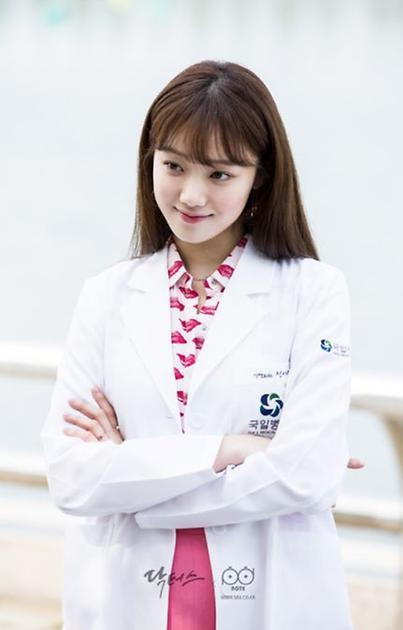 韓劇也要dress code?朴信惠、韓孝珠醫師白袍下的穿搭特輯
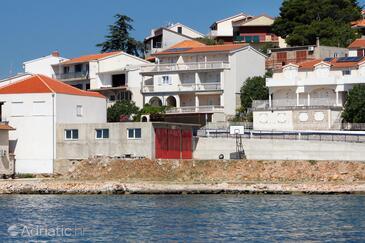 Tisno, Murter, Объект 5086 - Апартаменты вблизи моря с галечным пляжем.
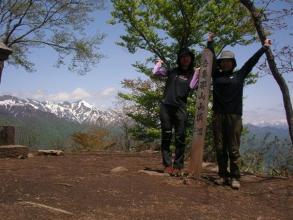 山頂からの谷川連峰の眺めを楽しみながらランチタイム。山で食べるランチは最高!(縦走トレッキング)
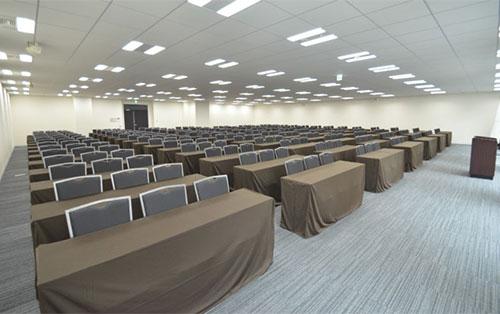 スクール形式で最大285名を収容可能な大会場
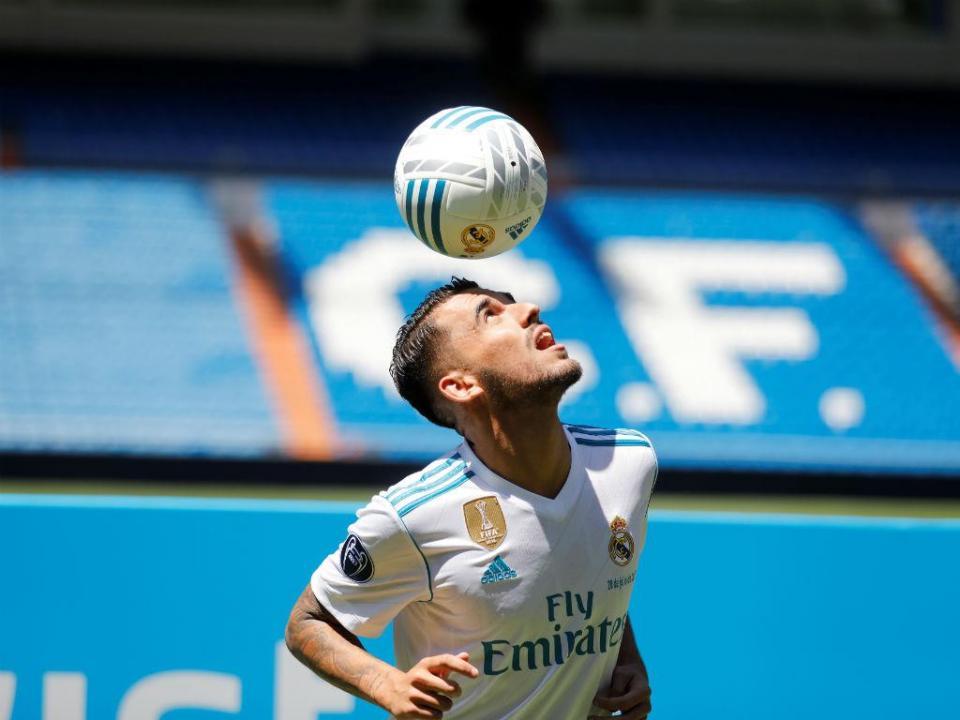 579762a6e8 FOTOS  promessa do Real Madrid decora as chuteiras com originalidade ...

■ ■ ■ ■ ■

### WHAT IS REQUIRED
Take the lines from the one holding "スクール形式で最大285名を収容可能な大会場" through the final line of the records above and output them exactly, both ends included, excluding pictures.

### ANSWER FOR THE TASK
 スクール形式で最大285名を収容可能な大会場
 579762a6e8 FOTOS  promessa do Real Madrid decora as chuteiras com originalidade ...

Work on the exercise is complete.